Source document:

**********

[jmm-dev] finalization (was: ECOOP, JVMLS)

Tue Aug 5 22:45:27 UTC 2014

Native resource allocation makes for good examples here, but not all use
cases involve native memory allocation.  If I want to attach additional
fields f to a small subset of objects of type T, it makes sense to use an
IdentityHashMap to maintain the extra values, rather than adding a field to
the class T.  Again, in the general case, it seems I need a finalizer to
clean up the IdentityHashMap entries when a T object is no longer needed.
 This has the same problem.  The IdentityHashMap entry may be reclaimed by
the finalizer while I'm still accessing it.  And this doesn't sound to me
like it should be that advanced a use case.  (The results are likely to be
a much more debuggable null pointer exception or the like.  But that's
still not good.

I do not see how to hide this behind some sort of native pointer wrapper
class.  Somehow the programmer still needs to specify that a particular
object shouldn't be finalized until a particular point in the code.  And
the need for that annotation seems extremely surprising to most people,
even experts.

**********

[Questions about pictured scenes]

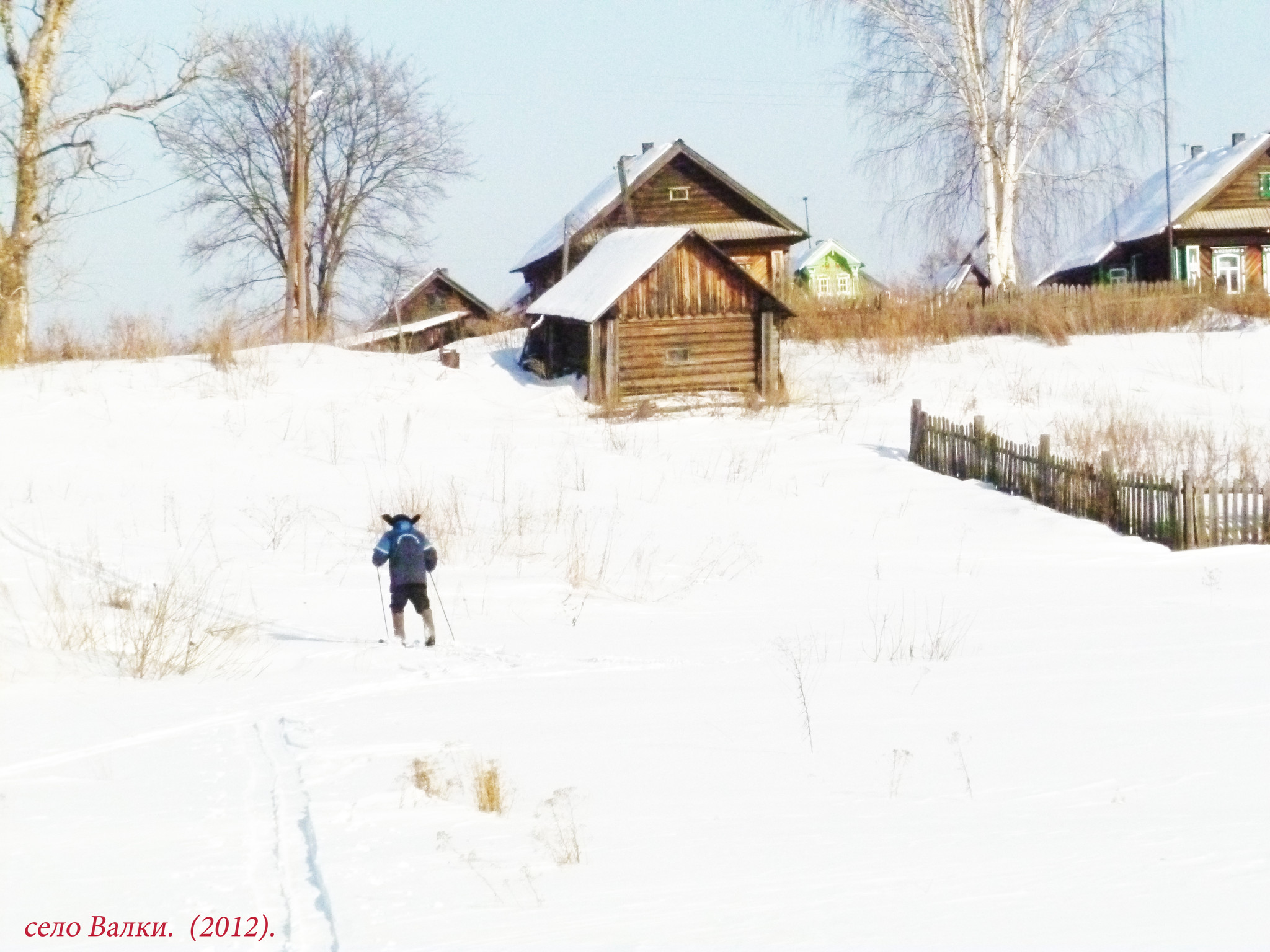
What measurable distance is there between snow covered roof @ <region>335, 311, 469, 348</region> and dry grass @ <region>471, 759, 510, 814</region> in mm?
24872

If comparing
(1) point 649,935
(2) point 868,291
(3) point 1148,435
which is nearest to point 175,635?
(1) point 649,935

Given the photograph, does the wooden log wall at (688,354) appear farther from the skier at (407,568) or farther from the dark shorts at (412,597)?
the dark shorts at (412,597)

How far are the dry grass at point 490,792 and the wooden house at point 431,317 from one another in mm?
29891

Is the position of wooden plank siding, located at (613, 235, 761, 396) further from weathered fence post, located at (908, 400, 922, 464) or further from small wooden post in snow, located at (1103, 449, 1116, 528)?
small wooden post in snow, located at (1103, 449, 1116, 528)

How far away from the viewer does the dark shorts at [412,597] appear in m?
9.37

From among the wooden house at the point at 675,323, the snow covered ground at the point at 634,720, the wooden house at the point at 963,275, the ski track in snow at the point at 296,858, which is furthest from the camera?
the wooden house at the point at 963,275

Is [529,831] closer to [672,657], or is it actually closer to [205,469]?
[672,657]

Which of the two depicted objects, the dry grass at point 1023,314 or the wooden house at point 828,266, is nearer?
the dry grass at point 1023,314

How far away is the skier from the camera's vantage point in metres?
9.38

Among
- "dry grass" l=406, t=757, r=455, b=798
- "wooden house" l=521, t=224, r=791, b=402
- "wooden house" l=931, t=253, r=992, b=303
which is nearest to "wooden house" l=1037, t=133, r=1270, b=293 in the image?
"wooden house" l=931, t=253, r=992, b=303

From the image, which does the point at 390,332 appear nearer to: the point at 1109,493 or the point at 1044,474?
the point at 1044,474

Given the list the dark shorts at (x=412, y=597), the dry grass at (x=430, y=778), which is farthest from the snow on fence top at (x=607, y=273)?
the dry grass at (x=430, y=778)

**********

Exercises to complete:
1. In the finalization post, what structure does the writer say makes sense for keeping extra fields attached to a small subset of objects of type T?
2. Repeat the finalization post word for word from "I do not see" to "even experts.".

Task answers:
1. An IdentityHashMap.

2.
I do not see how to hide this behind some sort of native pointer wrapper
class.  Somehow the programmer still needs to specify that a particular
object shouldn't be finalized until a particular point in the code.  And
the need for that annotation seems extremely surprising to most people,
even experts.